14 June 2022
In this Buzz series, we're going to take a closer look at a variety of different areas of publishing, examining the types of illustration you're likely come across throughout a whole range of diverse book formats! Whether you're starting out as an illustrator and want to find your niche, or you have ambitions to switch up your illustration focus to break into new markets, we hope you'll find this useful and inspiring! We'll be showing off lots of our favourite past projects, too, and chatting to some of the creators - so read on for some exclusive insights…
Last time, we looked at books for very young readers, so this time we're bringing you something completely different - a close look at editorial illustration! Although Beehive is mostly known for representing illustrators for children's books, we also have a whole host of talented illustrators working in editorial spheres. Let's find out a bit more!
Editorial illustration is truly all around us, from your favourite magazine to the online article you might browse in your lunch break. We're talking about artwork that exists in partnership with a text: describing its content, supporting key themes, and setting a tone. In today's digital world, there are countless platforms which feature illustration, including apps, websites, social networks and all forms of online media. But it's also an extremely important fixture of print media, too.
Editorial illustrations, then, really need to do a good job of grabbing attention, luring readers in to the subject matter and encouraging them to click or read on. Perhaps the illustration will need to conform to a 'house style', or fit with existing branding, which the art department who brief an assignment would consider. It might also be more trend-led than other areas of illustration, needing to keep pace with current aesthetic fashions, and meaning it resonates with readers in a world where so many forms of media are vying for our attention.
We had a chat with long-standing Beehive artist, Clive Goodyer, about what it takes to make it in editorial illustration. Clive says:
"I think the biggest challenge is to come up with fresh visual metaphors after you've used up the all the cliches (juggling, on a tightrope, on a ladder, stepping stones, board game, the weather, fortune teller etc). Finding a visual that draws attention to the article and makes it look exciting! Using original symbols and content is always a great moment (and a bit of a miracle)! There'a a real thrill with the speed and punch of editorial illustration - making a picture in the week and seeing people reading it on Saturday is super great, but it's next week's recycling, so keeping an eye on trends and styles to stay current is important. Keeping your style fresh and current is always a challenge especially as you get older!"

**PROBLEM 1:** List the visual clichés that Clive Goodyer names in the post on editorial illustration.
**PROBLEM 2:** In the post on editorial illustration, substitute "morning commute" for "lunch break" and write out the passage starting at "Editorial illustration is" and ending at "print media, too.".
**PROBLEM 3:**
Answer these questions about the post on editorial illustration:
(a) What date does the post carry?
(b) What did the previous installment of the series look at?
(c) According to Clive Goodyer, what does a published editorial illustration become the following week?
The data that comes next has no connection to the post on editorial illustration.

**DATASET CONTENT:**
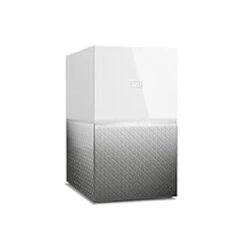 WD 12TB My Cloud Home Duo Personal Cloud Storage - WDBMUT0120JWT-NESN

**OUTPUT 1:**
juggling
on a tightrope
on a ladder
stepping stones
board game
the weather
fortune teller

**OUTPUT 2:**
Editorial illustration is truly all around us, from your favourite magazine to the online article you might browse in your morning commute. We're talking about artwork that exists in partnership with a text: describing its content, supporting key themes, and setting a tone. In today's digital world, there are countless platforms which feature illustration, including apps, websites, social networks and all forms of online media. But it's also an extremely important fixture of print media, too.

**OUTPUT 3:**
(a) 14 June 2022
(b) Books for very young readers
(c) Next week's recycling